A few weeks back, we referenced that massive public hearing conducted to provide an update on the ongoing study of rail options for the Commonwealth. At that time, we focused on the high degree of skepticism concerning the state’s projections for cost and especially ridership (Western Mass. planners project almost 500,000 riders annually, while MassDOT has estimated roughly half that number and now promises to take a second look at the projections) and, overall, the many expressed opinions that the state wasn’t being sincere in its approach to this study.

All this is problematic on many levels. But there was one comment that was troubling on another level. It had to do with repeated use of the phrase ‘east-west rail,’ which has been used in most of the discussions and is even the formal name of this ongoing initiative — the ‘East-West Passenger Rail Study.’ The comment was made that it should be called ‘west-east rail’ because this is the region that would be benefit, and — we’re paraphrasing here — it’s essentially a Western Mass. project.

This line of thinking is flawed in a number of respects. Let’s start with the whole Western Mass. inferiority-complex thing — and it is a thing. Many out here have that complex, and it manifests itself in a number of ways, including jokes — if they’re even jokes — about how this region would be better off if it seceded and became part of Vermont. But to suggest that labeling a study ‘East-West’ as opposed to ‘West-East’ is a slight, and an indication of the state’s indifference to all the real estate west of Worcester, is take things too far and miss the far bigger point.

‘East-west’ is a phrase used to describe how roads, highways, and, yes, rail lines run. Few people, if any, say the Turnpike runs ‘west-east.’ It goes in both directions. ‘East-west’ is a figure of speech.

But there’s something else that’s wrong with this line of thinking — something far more important. This isn’t a Western Mass. project, and it can’t simply be a Western Mass. project. Why? Because it will never sell if it is. The state just isn’t going to spend $25 billion or $5 billion or even $2 billion — the various price tags attached to the options outlined at the meeting last month — on a Western Mass. project.

‘East-west’ is a phrase used to describe how roads, highways, and, yes, rail lines run. Few people, if any, say the Turnpike runs ‘west-east.’ It goes in both directions. ‘East-west’ is a figure of speech.
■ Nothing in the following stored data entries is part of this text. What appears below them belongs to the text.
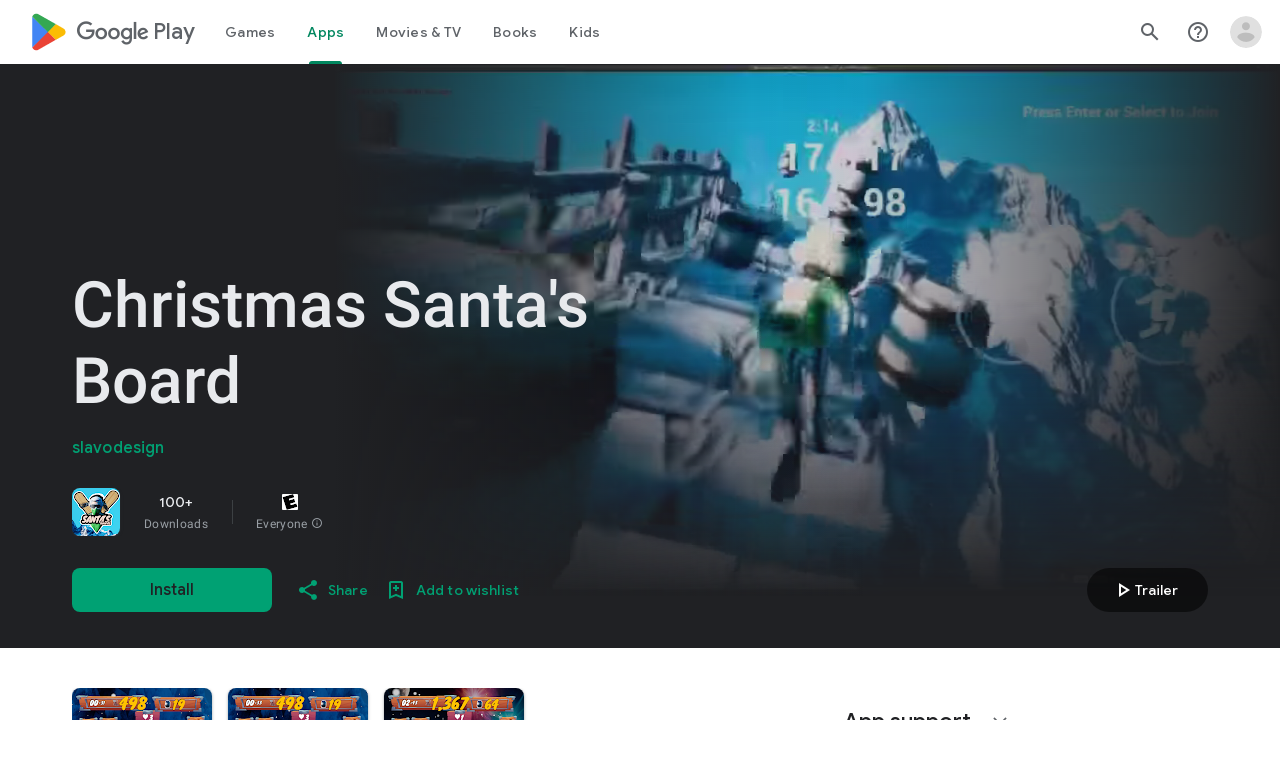

--- FILE ---
content_type: text/plain; charset=utf-8
request_url: https://play.google.com/play/log?format=json&authuser&proto_v2=true
body_size: -435
content:
["900000","1768674697164"]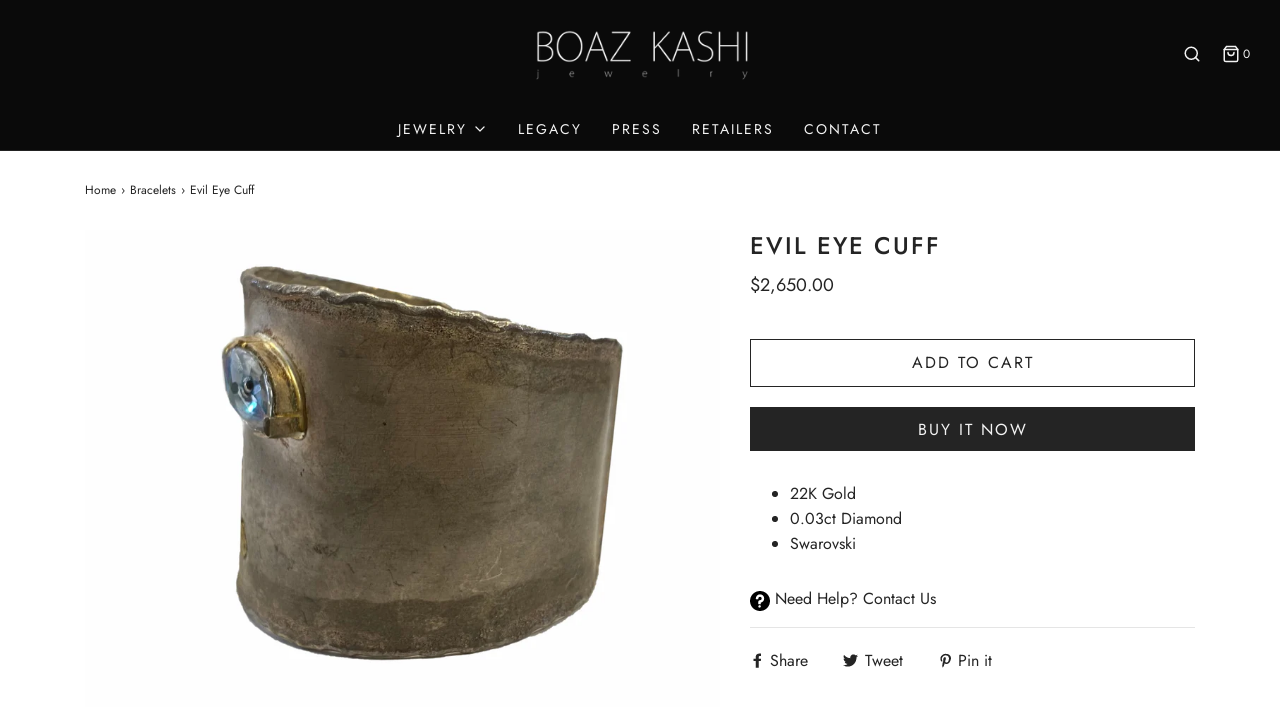

--- FILE ---
content_type: text/css
request_url: https://boazkashi.com/cdn/shop/t/5/assets/custom.css?v=160639502815203629111589042291
body_size: -594
content:
.my-policy__container{max-width:560px;max-width:65ch;margin:0 auto;padding-left:20px;padding-right:20px}.my-policy__title{text-align:center}
/*# sourceMappingURL=/cdn/shop/t/5/assets/custom.css.map?v=160639502815203629111589042291 */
We get it. This project is mostly, if not entirely, being pushed by Western Mass. lawmakers and especially state Sen. Eric Lesser from Longmeadow. And one of their arguments is that this rail line would likely provide a huge boost to many of the cities and towns that are not seeing the same kind of economic prosperity being enjoyed by communities inside Route 128. It would provide a lifeline to communities that are seeing their populations age and decline because young people don’t have enough incentives to live in these places. It would, according to those proposing it, help level the laying field between east and west.

But that’s not the only argument, and it can’t be the only argument if this thing is ever going to move beyond the study phase and stand any chance of being approved by the Legislature.

For this to work, it has to be a project that will benefit not only Chester and Palmer, Pittsfield and Springfield, but also Boston and its suburbs, which are seeing congestion, traffic, and overall cost of living rise to almost untenable levels.

We understand that a name is not a big deal, and it’s mostly about semantics. Why not call it the ‘West-East Rail Study’? We could, if it would make people out here feel better (it wouldn’t make us feel better). But we should instead call it the ‘Commonwealth Rail Study,’ because it’s a project to benefit those living or working on both sides of the state.

If it wasn’t, it would never get off the ground.